----- EXTRACTED INFORMATION

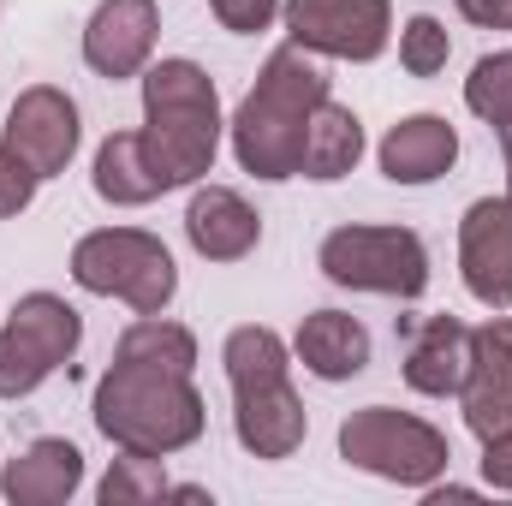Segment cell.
<instances>
[{
	"mask_svg": "<svg viewBox=\"0 0 512 506\" xmlns=\"http://www.w3.org/2000/svg\"><path fill=\"white\" fill-rule=\"evenodd\" d=\"M143 131H114L96 149V191L108 203H155L173 185H191L215 167L221 149V102L203 66L161 60L143 78Z\"/></svg>",
	"mask_w": 512,
	"mask_h": 506,
	"instance_id": "1",
	"label": "cell"
},
{
	"mask_svg": "<svg viewBox=\"0 0 512 506\" xmlns=\"http://www.w3.org/2000/svg\"><path fill=\"white\" fill-rule=\"evenodd\" d=\"M328 102V78L304 60V48H274L256 90L233 120V155L256 179H292L304 173V131L310 114Z\"/></svg>",
	"mask_w": 512,
	"mask_h": 506,
	"instance_id": "2",
	"label": "cell"
},
{
	"mask_svg": "<svg viewBox=\"0 0 512 506\" xmlns=\"http://www.w3.org/2000/svg\"><path fill=\"white\" fill-rule=\"evenodd\" d=\"M96 423L126 453L161 459L203 435V393L191 387V370H167V364L114 352V370L96 387Z\"/></svg>",
	"mask_w": 512,
	"mask_h": 506,
	"instance_id": "3",
	"label": "cell"
},
{
	"mask_svg": "<svg viewBox=\"0 0 512 506\" xmlns=\"http://www.w3.org/2000/svg\"><path fill=\"white\" fill-rule=\"evenodd\" d=\"M286 346L274 328H233L227 340V376L239 399V441L256 459H286L304 441V405L286 376Z\"/></svg>",
	"mask_w": 512,
	"mask_h": 506,
	"instance_id": "4",
	"label": "cell"
},
{
	"mask_svg": "<svg viewBox=\"0 0 512 506\" xmlns=\"http://www.w3.org/2000/svg\"><path fill=\"white\" fill-rule=\"evenodd\" d=\"M72 280L84 292H102V298H126L137 316H161L173 286H179V268L167 245L155 233H137V227H102L90 239H78L72 251Z\"/></svg>",
	"mask_w": 512,
	"mask_h": 506,
	"instance_id": "5",
	"label": "cell"
},
{
	"mask_svg": "<svg viewBox=\"0 0 512 506\" xmlns=\"http://www.w3.org/2000/svg\"><path fill=\"white\" fill-rule=\"evenodd\" d=\"M340 453L358 465V471H376L387 483H405V489H423L447 471V435L429 429L423 417H405L393 405H364L340 423Z\"/></svg>",
	"mask_w": 512,
	"mask_h": 506,
	"instance_id": "6",
	"label": "cell"
},
{
	"mask_svg": "<svg viewBox=\"0 0 512 506\" xmlns=\"http://www.w3.org/2000/svg\"><path fill=\"white\" fill-rule=\"evenodd\" d=\"M78 340H84V322L66 298H54V292L18 298L6 328H0V399L36 393L60 364H72Z\"/></svg>",
	"mask_w": 512,
	"mask_h": 506,
	"instance_id": "7",
	"label": "cell"
},
{
	"mask_svg": "<svg viewBox=\"0 0 512 506\" xmlns=\"http://www.w3.org/2000/svg\"><path fill=\"white\" fill-rule=\"evenodd\" d=\"M322 274L334 286L417 298L429 286V251L411 227H340L322 239Z\"/></svg>",
	"mask_w": 512,
	"mask_h": 506,
	"instance_id": "8",
	"label": "cell"
},
{
	"mask_svg": "<svg viewBox=\"0 0 512 506\" xmlns=\"http://www.w3.org/2000/svg\"><path fill=\"white\" fill-rule=\"evenodd\" d=\"M286 30L298 48L334 60H376L387 48L393 12L387 0H286Z\"/></svg>",
	"mask_w": 512,
	"mask_h": 506,
	"instance_id": "9",
	"label": "cell"
},
{
	"mask_svg": "<svg viewBox=\"0 0 512 506\" xmlns=\"http://www.w3.org/2000/svg\"><path fill=\"white\" fill-rule=\"evenodd\" d=\"M0 143H6L36 179L66 173V161H72V149H78V108H72V96L54 90V84H30V90L12 102V114H6V126H0Z\"/></svg>",
	"mask_w": 512,
	"mask_h": 506,
	"instance_id": "10",
	"label": "cell"
},
{
	"mask_svg": "<svg viewBox=\"0 0 512 506\" xmlns=\"http://www.w3.org/2000/svg\"><path fill=\"white\" fill-rule=\"evenodd\" d=\"M459 268L477 304L512 310V197H483L459 221Z\"/></svg>",
	"mask_w": 512,
	"mask_h": 506,
	"instance_id": "11",
	"label": "cell"
},
{
	"mask_svg": "<svg viewBox=\"0 0 512 506\" xmlns=\"http://www.w3.org/2000/svg\"><path fill=\"white\" fill-rule=\"evenodd\" d=\"M459 399H465V423L483 441L512 429V316H495L471 334V376Z\"/></svg>",
	"mask_w": 512,
	"mask_h": 506,
	"instance_id": "12",
	"label": "cell"
},
{
	"mask_svg": "<svg viewBox=\"0 0 512 506\" xmlns=\"http://www.w3.org/2000/svg\"><path fill=\"white\" fill-rule=\"evenodd\" d=\"M155 30H161V12L155 0H102L90 30H84V60L90 72L102 78H131L143 72L149 48H155Z\"/></svg>",
	"mask_w": 512,
	"mask_h": 506,
	"instance_id": "13",
	"label": "cell"
},
{
	"mask_svg": "<svg viewBox=\"0 0 512 506\" xmlns=\"http://www.w3.org/2000/svg\"><path fill=\"white\" fill-rule=\"evenodd\" d=\"M471 376V328H459L453 316H423L405 328V381L429 399L459 393Z\"/></svg>",
	"mask_w": 512,
	"mask_h": 506,
	"instance_id": "14",
	"label": "cell"
},
{
	"mask_svg": "<svg viewBox=\"0 0 512 506\" xmlns=\"http://www.w3.org/2000/svg\"><path fill=\"white\" fill-rule=\"evenodd\" d=\"M185 233H191V245L209 256V262H239V256L256 251L262 221H256V209L239 197V191L209 185V191L191 197V209H185Z\"/></svg>",
	"mask_w": 512,
	"mask_h": 506,
	"instance_id": "15",
	"label": "cell"
},
{
	"mask_svg": "<svg viewBox=\"0 0 512 506\" xmlns=\"http://www.w3.org/2000/svg\"><path fill=\"white\" fill-rule=\"evenodd\" d=\"M459 161V137L441 114H411L382 137V173L393 185H429Z\"/></svg>",
	"mask_w": 512,
	"mask_h": 506,
	"instance_id": "16",
	"label": "cell"
},
{
	"mask_svg": "<svg viewBox=\"0 0 512 506\" xmlns=\"http://www.w3.org/2000/svg\"><path fill=\"white\" fill-rule=\"evenodd\" d=\"M298 358H304L310 376L346 381L370 364V334H364V322L346 316V310H316V316H304V328H298Z\"/></svg>",
	"mask_w": 512,
	"mask_h": 506,
	"instance_id": "17",
	"label": "cell"
},
{
	"mask_svg": "<svg viewBox=\"0 0 512 506\" xmlns=\"http://www.w3.org/2000/svg\"><path fill=\"white\" fill-rule=\"evenodd\" d=\"M78 483H84V453L72 441H36L0 477L6 501H18V506H54V501H66Z\"/></svg>",
	"mask_w": 512,
	"mask_h": 506,
	"instance_id": "18",
	"label": "cell"
},
{
	"mask_svg": "<svg viewBox=\"0 0 512 506\" xmlns=\"http://www.w3.org/2000/svg\"><path fill=\"white\" fill-rule=\"evenodd\" d=\"M364 155V126L352 108L340 102H322L310 114V131H304V179H346Z\"/></svg>",
	"mask_w": 512,
	"mask_h": 506,
	"instance_id": "19",
	"label": "cell"
},
{
	"mask_svg": "<svg viewBox=\"0 0 512 506\" xmlns=\"http://www.w3.org/2000/svg\"><path fill=\"white\" fill-rule=\"evenodd\" d=\"M465 108H471L477 120H489L495 131L512 126V48L507 54H483V60L471 66V78H465Z\"/></svg>",
	"mask_w": 512,
	"mask_h": 506,
	"instance_id": "20",
	"label": "cell"
},
{
	"mask_svg": "<svg viewBox=\"0 0 512 506\" xmlns=\"http://www.w3.org/2000/svg\"><path fill=\"white\" fill-rule=\"evenodd\" d=\"M161 495H173V483L161 477L155 453H126V459H114V471L102 477V501H108V506H126V501H161Z\"/></svg>",
	"mask_w": 512,
	"mask_h": 506,
	"instance_id": "21",
	"label": "cell"
},
{
	"mask_svg": "<svg viewBox=\"0 0 512 506\" xmlns=\"http://www.w3.org/2000/svg\"><path fill=\"white\" fill-rule=\"evenodd\" d=\"M447 54H453V42H447L441 18H411V24H405V36H399V60H405L411 78H435V72L447 66Z\"/></svg>",
	"mask_w": 512,
	"mask_h": 506,
	"instance_id": "22",
	"label": "cell"
},
{
	"mask_svg": "<svg viewBox=\"0 0 512 506\" xmlns=\"http://www.w3.org/2000/svg\"><path fill=\"white\" fill-rule=\"evenodd\" d=\"M30 197H36V173L0 143V221L6 215H18V209H30Z\"/></svg>",
	"mask_w": 512,
	"mask_h": 506,
	"instance_id": "23",
	"label": "cell"
},
{
	"mask_svg": "<svg viewBox=\"0 0 512 506\" xmlns=\"http://www.w3.org/2000/svg\"><path fill=\"white\" fill-rule=\"evenodd\" d=\"M209 6H215V18H221L227 30H239V36L268 30V18H274V0H209Z\"/></svg>",
	"mask_w": 512,
	"mask_h": 506,
	"instance_id": "24",
	"label": "cell"
},
{
	"mask_svg": "<svg viewBox=\"0 0 512 506\" xmlns=\"http://www.w3.org/2000/svg\"><path fill=\"white\" fill-rule=\"evenodd\" d=\"M483 477H489L495 489H512V429H501V435L483 441Z\"/></svg>",
	"mask_w": 512,
	"mask_h": 506,
	"instance_id": "25",
	"label": "cell"
},
{
	"mask_svg": "<svg viewBox=\"0 0 512 506\" xmlns=\"http://www.w3.org/2000/svg\"><path fill=\"white\" fill-rule=\"evenodd\" d=\"M459 12L483 30H512V0H459Z\"/></svg>",
	"mask_w": 512,
	"mask_h": 506,
	"instance_id": "26",
	"label": "cell"
},
{
	"mask_svg": "<svg viewBox=\"0 0 512 506\" xmlns=\"http://www.w3.org/2000/svg\"><path fill=\"white\" fill-rule=\"evenodd\" d=\"M501 149H507V197H512V126H501Z\"/></svg>",
	"mask_w": 512,
	"mask_h": 506,
	"instance_id": "27",
	"label": "cell"
}]
</instances>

----------

**PROBLEM:**
Substitute "Outline" for "Segment" in the entries from their first line up to and including the line with "131H114L96 149V191L108 203H155L173", and change nothing else. Give only those lines, without the pictures.

**SOLUTION FOR THIS TASK:**
Outline cell.
<instances>
[{
	"mask_svg": "<svg viewBox=\"0 0 512 506\" xmlns=\"http://www.w3.org/2000/svg\"><path fill=\"white\" fill-rule=\"evenodd\" d=\"M143 131H114L96 149V191L108 203H155L173 185H191L215 167L221 149V102L203 66L161 60L143 78Z\"/></svg>",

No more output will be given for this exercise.